Best Practices in Bariatric Surgical Care – 2009 UpdateFriday, June 12, 2009
Five years ago, while still in Hamilton, I paired up with Dr. Mehran Anvari (surgeon) to organise the first McMaster Bariatric Conference. Yesterday, I attended the 5th of these conferences.
Since our first meeting in 2004, the environment has certainly changed. With the recent announcement of Bariatric Centres of Excellence in Ontario, St. Joseph’s hospital in Hamilton has begun ramping up its bariatric program and I was most happy to see a good turn out of other bariatric surgeons, physicians and allied health staff at this conference.
While this was a pleasant opportunity to reconnect with a lot of good friends, the challenges of starting a bariatric program from scratch also became evident – given the new money available for expanding bariatric care (at least in Ontario), managing growth will be a major challenge. That said, my humble advise to all is to follow the evidence-based guidelines as closely as possible.
It may therefore be of interest for readers to note that last month’s issue of OBESITY dedicated 100 page to the 2009 update of the Betsy Lehman Center for Patient Safety and Medical Error Reduction (Boston, MA, USA) report on best practices in bariatric surgical care.

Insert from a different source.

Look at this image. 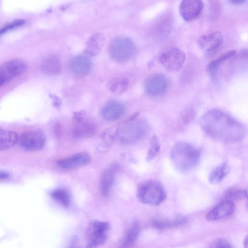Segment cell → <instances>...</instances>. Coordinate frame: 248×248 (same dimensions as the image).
<instances>
[{"label": "cell", "mask_w": 248, "mask_h": 248, "mask_svg": "<svg viewBox=\"0 0 248 248\" xmlns=\"http://www.w3.org/2000/svg\"><path fill=\"white\" fill-rule=\"evenodd\" d=\"M200 125L207 136L223 143L240 141L247 133V127L243 123L217 108L205 112L200 118Z\"/></svg>", "instance_id": "cell-1"}, {"label": "cell", "mask_w": 248, "mask_h": 248, "mask_svg": "<svg viewBox=\"0 0 248 248\" xmlns=\"http://www.w3.org/2000/svg\"><path fill=\"white\" fill-rule=\"evenodd\" d=\"M201 157L200 150L194 145L186 141L176 142L170 152V159L174 167L181 172L194 169Z\"/></svg>", "instance_id": "cell-2"}, {"label": "cell", "mask_w": 248, "mask_h": 248, "mask_svg": "<svg viewBox=\"0 0 248 248\" xmlns=\"http://www.w3.org/2000/svg\"><path fill=\"white\" fill-rule=\"evenodd\" d=\"M137 196L142 203L157 206L163 202L166 198V193L163 186L158 182L150 180L139 186Z\"/></svg>", "instance_id": "cell-3"}, {"label": "cell", "mask_w": 248, "mask_h": 248, "mask_svg": "<svg viewBox=\"0 0 248 248\" xmlns=\"http://www.w3.org/2000/svg\"><path fill=\"white\" fill-rule=\"evenodd\" d=\"M135 52V46L132 40L125 36L113 39L108 46V53L112 59L119 62L130 59Z\"/></svg>", "instance_id": "cell-4"}, {"label": "cell", "mask_w": 248, "mask_h": 248, "mask_svg": "<svg viewBox=\"0 0 248 248\" xmlns=\"http://www.w3.org/2000/svg\"><path fill=\"white\" fill-rule=\"evenodd\" d=\"M136 120V119H135ZM127 122L128 124L122 131L119 129L118 137L120 141L124 143L136 142L144 137L148 133L149 127L147 123L143 121Z\"/></svg>", "instance_id": "cell-5"}, {"label": "cell", "mask_w": 248, "mask_h": 248, "mask_svg": "<svg viewBox=\"0 0 248 248\" xmlns=\"http://www.w3.org/2000/svg\"><path fill=\"white\" fill-rule=\"evenodd\" d=\"M109 224L108 222L94 221L87 231L88 247H96L104 244L107 239Z\"/></svg>", "instance_id": "cell-6"}, {"label": "cell", "mask_w": 248, "mask_h": 248, "mask_svg": "<svg viewBox=\"0 0 248 248\" xmlns=\"http://www.w3.org/2000/svg\"><path fill=\"white\" fill-rule=\"evenodd\" d=\"M185 60L186 55L182 50L173 48L162 53L159 61L167 71L175 72L182 68Z\"/></svg>", "instance_id": "cell-7"}, {"label": "cell", "mask_w": 248, "mask_h": 248, "mask_svg": "<svg viewBox=\"0 0 248 248\" xmlns=\"http://www.w3.org/2000/svg\"><path fill=\"white\" fill-rule=\"evenodd\" d=\"M21 148L27 151H37L42 149L46 143V137L39 130H33L23 134L19 139Z\"/></svg>", "instance_id": "cell-8"}, {"label": "cell", "mask_w": 248, "mask_h": 248, "mask_svg": "<svg viewBox=\"0 0 248 248\" xmlns=\"http://www.w3.org/2000/svg\"><path fill=\"white\" fill-rule=\"evenodd\" d=\"M166 78L161 75H155L147 78L144 83V91L152 97H160L164 95L167 89Z\"/></svg>", "instance_id": "cell-9"}, {"label": "cell", "mask_w": 248, "mask_h": 248, "mask_svg": "<svg viewBox=\"0 0 248 248\" xmlns=\"http://www.w3.org/2000/svg\"><path fill=\"white\" fill-rule=\"evenodd\" d=\"M27 63L19 59L7 61L0 66V77L5 82L22 74L27 69Z\"/></svg>", "instance_id": "cell-10"}, {"label": "cell", "mask_w": 248, "mask_h": 248, "mask_svg": "<svg viewBox=\"0 0 248 248\" xmlns=\"http://www.w3.org/2000/svg\"><path fill=\"white\" fill-rule=\"evenodd\" d=\"M203 8L202 0H182L179 5V12L185 21H191L201 14Z\"/></svg>", "instance_id": "cell-11"}, {"label": "cell", "mask_w": 248, "mask_h": 248, "mask_svg": "<svg viewBox=\"0 0 248 248\" xmlns=\"http://www.w3.org/2000/svg\"><path fill=\"white\" fill-rule=\"evenodd\" d=\"M234 210L235 205L232 201L225 199L207 213L206 218L209 221L222 219L231 216Z\"/></svg>", "instance_id": "cell-12"}, {"label": "cell", "mask_w": 248, "mask_h": 248, "mask_svg": "<svg viewBox=\"0 0 248 248\" xmlns=\"http://www.w3.org/2000/svg\"><path fill=\"white\" fill-rule=\"evenodd\" d=\"M90 161L89 155L86 153L81 152L59 160L57 164L63 170H72L86 165Z\"/></svg>", "instance_id": "cell-13"}, {"label": "cell", "mask_w": 248, "mask_h": 248, "mask_svg": "<svg viewBox=\"0 0 248 248\" xmlns=\"http://www.w3.org/2000/svg\"><path fill=\"white\" fill-rule=\"evenodd\" d=\"M124 113V106L116 101H110L107 103L102 108L101 112L103 119L108 121H114L119 119Z\"/></svg>", "instance_id": "cell-14"}, {"label": "cell", "mask_w": 248, "mask_h": 248, "mask_svg": "<svg viewBox=\"0 0 248 248\" xmlns=\"http://www.w3.org/2000/svg\"><path fill=\"white\" fill-rule=\"evenodd\" d=\"M223 36L218 31H215L202 36L198 40L199 46L202 50L206 51H212L217 48L222 44Z\"/></svg>", "instance_id": "cell-15"}, {"label": "cell", "mask_w": 248, "mask_h": 248, "mask_svg": "<svg viewBox=\"0 0 248 248\" xmlns=\"http://www.w3.org/2000/svg\"><path fill=\"white\" fill-rule=\"evenodd\" d=\"M73 136L78 139L87 138L92 137L96 132L94 125L92 123L84 120L73 123L72 127Z\"/></svg>", "instance_id": "cell-16"}, {"label": "cell", "mask_w": 248, "mask_h": 248, "mask_svg": "<svg viewBox=\"0 0 248 248\" xmlns=\"http://www.w3.org/2000/svg\"><path fill=\"white\" fill-rule=\"evenodd\" d=\"M117 168L118 166L116 165H112L106 169L101 175L100 183V190L105 197L108 195L111 189Z\"/></svg>", "instance_id": "cell-17"}, {"label": "cell", "mask_w": 248, "mask_h": 248, "mask_svg": "<svg viewBox=\"0 0 248 248\" xmlns=\"http://www.w3.org/2000/svg\"><path fill=\"white\" fill-rule=\"evenodd\" d=\"M70 67L74 74L78 76H84L90 72L92 68V62L88 57L78 55L72 59Z\"/></svg>", "instance_id": "cell-18"}, {"label": "cell", "mask_w": 248, "mask_h": 248, "mask_svg": "<svg viewBox=\"0 0 248 248\" xmlns=\"http://www.w3.org/2000/svg\"><path fill=\"white\" fill-rule=\"evenodd\" d=\"M105 44L103 35L99 33L93 34L87 42L85 53L91 56H95L101 51Z\"/></svg>", "instance_id": "cell-19"}, {"label": "cell", "mask_w": 248, "mask_h": 248, "mask_svg": "<svg viewBox=\"0 0 248 248\" xmlns=\"http://www.w3.org/2000/svg\"><path fill=\"white\" fill-rule=\"evenodd\" d=\"M40 67L44 73L48 75H56L61 72L62 64L57 56L51 55L42 61Z\"/></svg>", "instance_id": "cell-20"}, {"label": "cell", "mask_w": 248, "mask_h": 248, "mask_svg": "<svg viewBox=\"0 0 248 248\" xmlns=\"http://www.w3.org/2000/svg\"><path fill=\"white\" fill-rule=\"evenodd\" d=\"M230 170V166L226 162L219 164L210 172L209 182L212 184L219 183L229 173Z\"/></svg>", "instance_id": "cell-21"}, {"label": "cell", "mask_w": 248, "mask_h": 248, "mask_svg": "<svg viewBox=\"0 0 248 248\" xmlns=\"http://www.w3.org/2000/svg\"><path fill=\"white\" fill-rule=\"evenodd\" d=\"M18 135L15 132L0 129V151L14 146L18 141Z\"/></svg>", "instance_id": "cell-22"}, {"label": "cell", "mask_w": 248, "mask_h": 248, "mask_svg": "<svg viewBox=\"0 0 248 248\" xmlns=\"http://www.w3.org/2000/svg\"><path fill=\"white\" fill-rule=\"evenodd\" d=\"M236 53L235 50L227 51L220 55L217 59L211 61L207 65V71L209 75L215 78L219 66L227 59L233 56Z\"/></svg>", "instance_id": "cell-23"}, {"label": "cell", "mask_w": 248, "mask_h": 248, "mask_svg": "<svg viewBox=\"0 0 248 248\" xmlns=\"http://www.w3.org/2000/svg\"><path fill=\"white\" fill-rule=\"evenodd\" d=\"M128 79L125 77H117L110 80L108 88L112 93L120 94L124 92L128 87Z\"/></svg>", "instance_id": "cell-24"}, {"label": "cell", "mask_w": 248, "mask_h": 248, "mask_svg": "<svg viewBox=\"0 0 248 248\" xmlns=\"http://www.w3.org/2000/svg\"><path fill=\"white\" fill-rule=\"evenodd\" d=\"M52 198L65 208L71 204V196L69 192L64 188H57L51 193Z\"/></svg>", "instance_id": "cell-25"}, {"label": "cell", "mask_w": 248, "mask_h": 248, "mask_svg": "<svg viewBox=\"0 0 248 248\" xmlns=\"http://www.w3.org/2000/svg\"><path fill=\"white\" fill-rule=\"evenodd\" d=\"M185 218L179 217L173 220H155L152 225L155 228L159 230H166L179 227L185 223Z\"/></svg>", "instance_id": "cell-26"}, {"label": "cell", "mask_w": 248, "mask_h": 248, "mask_svg": "<svg viewBox=\"0 0 248 248\" xmlns=\"http://www.w3.org/2000/svg\"><path fill=\"white\" fill-rule=\"evenodd\" d=\"M140 230L139 224L134 223L126 233L123 242V247H129L132 245L137 240Z\"/></svg>", "instance_id": "cell-27"}, {"label": "cell", "mask_w": 248, "mask_h": 248, "mask_svg": "<svg viewBox=\"0 0 248 248\" xmlns=\"http://www.w3.org/2000/svg\"><path fill=\"white\" fill-rule=\"evenodd\" d=\"M160 145L158 137L154 135L150 140V148L147 153L146 161L149 162L152 160L159 153Z\"/></svg>", "instance_id": "cell-28"}, {"label": "cell", "mask_w": 248, "mask_h": 248, "mask_svg": "<svg viewBox=\"0 0 248 248\" xmlns=\"http://www.w3.org/2000/svg\"><path fill=\"white\" fill-rule=\"evenodd\" d=\"M225 199L232 201V200H241L247 199L248 193L247 190L232 188L228 190L225 194Z\"/></svg>", "instance_id": "cell-29"}, {"label": "cell", "mask_w": 248, "mask_h": 248, "mask_svg": "<svg viewBox=\"0 0 248 248\" xmlns=\"http://www.w3.org/2000/svg\"><path fill=\"white\" fill-rule=\"evenodd\" d=\"M119 127L113 125L106 129L101 134L102 139L105 141H111L118 137Z\"/></svg>", "instance_id": "cell-30"}, {"label": "cell", "mask_w": 248, "mask_h": 248, "mask_svg": "<svg viewBox=\"0 0 248 248\" xmlns=\"http://www.w3.org/2000/svg\"><path fill=\"white\" fill-rule=\"evenodd\" d=\"M25 21L23 19H16L0 29V36L9 31L23 25Z\"/></svg>", "instance_id": "cell-31"}, {"label": "cell", "mask_w": 248, "mask_h": 248, "mask_svg": "<svg viewBox=\"0 0 248 248\" xmlns=\"http://www.w3.org/2000/svg\"><path fill=\"white\" fill-rule=\"evenodd\" d=\"M209 248H232L230 243L224 238H218L213 241L209 246Z\"/></svg>", "instance_id": "cell-32"}, {"label": "cell", "mask_w": 248, "mask_h": 248, "mask_svg": "<svg viewBox=\"0 0 248 248\" xmlns=\"http://www.w3.org/2000/svg\"><path fill=\"white\" fill-rule=\"evenodd\" d=\"M85 112L83 110L75 111L73 113V123L78 122L84 120Z\"/></svg>", "instance_id": "cell-33"}, {"label": "cell", "mask_w": 248, "mask_h": 248, "mask_svg": "<svg viewBox=\"0 0 248 248\" xmlns=\"http://www.w3.org/2000/svg\"><path fill=\"white\" fill-rule=\"evenodd\" d=\"M194 115V112L193 110L189 109L186 110L183 117V122L185 124L189 123L193 119Z\"/></svg>", "instance_id": "cell-34"}, {"label": "cell", "mask_w": 248, "mask_h": 248, "mask_svg": "<svg viewBox=\"0 0 248 248\" xmlns=\"http://www.w3.org/2000/svg\"><path fill=\"white\" fill-rule=\"evenodd\" d=\"M54 133L56 136L60 137L63 134V126L60 123H57L54 126Z\"/></svg>", "instance_id": "cell-35"}, {"label": "cell", "mask_w": 248, "mask_h": 248, "mask_svg": "<svg viewBox=\"0 0 248 248\" xmlns=\"http://www.w3.org/2000/svg\"><path fill=\"white\" fill-rule=\"evenodd\" d=\"M49 96L53 100V106L56 108H58L62 106V102L59 97L54 94H50Z\"/></svg>", "instance_id": "cell-36"}, {"label": "cell", "mask_w": 248, "mask_h": 248, "mask_svg": "<svg viewBox=\"0 0 248 248\" xmlns=\"http://www.w3.org/2000/svg\"><path fill=\"white\" fill-rule=\"evenodd\" d=\"M10 177V174L6 171H0V180H5Z\"/></svg>", "instance_id": "cell-37"}, {"label": "cell", "mask_w": 248, "mask_h": 248, "mask_svg": "<svg viewBox=\"0 0 248 248\" xmlns=\"http://www.w3.org/2000/svg\"><path fill=\"white\" fill-rule=\"evenodd\" d=\"M247 0H229V1L234 4H240L245 3Z\"/></svg>", "instance_id": "cell-38"}, {"label": "cell", "mask_w": 248, "mask_h": 248, "mask_svg": "<svg viewBox=\"0 0 248 248\" xmlns=\"http://www.w3.org/2000/svg\"><path fill=\"white\" fill-rule=\"evenodd\" d=\"M248 236H247L244 240V245L245 248H248Z\"/></svg>", "instance_id": "cell-39"}, {"label": "cell", "mask_w": 248, "mask_h": 248, "mask_svg": "<svg viewBox=\"0 0 248 248\" xmlns=\"http://www.w3.org/2000/svg\"><path fill=\"white\" fill-rule=\"evenodd\" d=\"M5 83L3 79L0 77V87Z\"/></svg>", "instance_id": "cell-40"}]
</instances>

This report, based on the systematic review of over 1000 publications, makes recommendations on all aspects of bariatric care including:
– multidisciplinary care
– behavioural and psychological assessment and management
– informed consent and patient education
– anesthetic and perioperative management
– nursing care
– facilities and resources
– policy and access
– data collection
– pediatric and adolescent surgery
– endoscopic procedures
The paucity of evidence in the field is evident from the fact that the vast majority of recommendation are based on Grade C and D evidence. Nevertheless, this is the best evidence we can currently base our approaches and treatments on – clearly lots of room for research.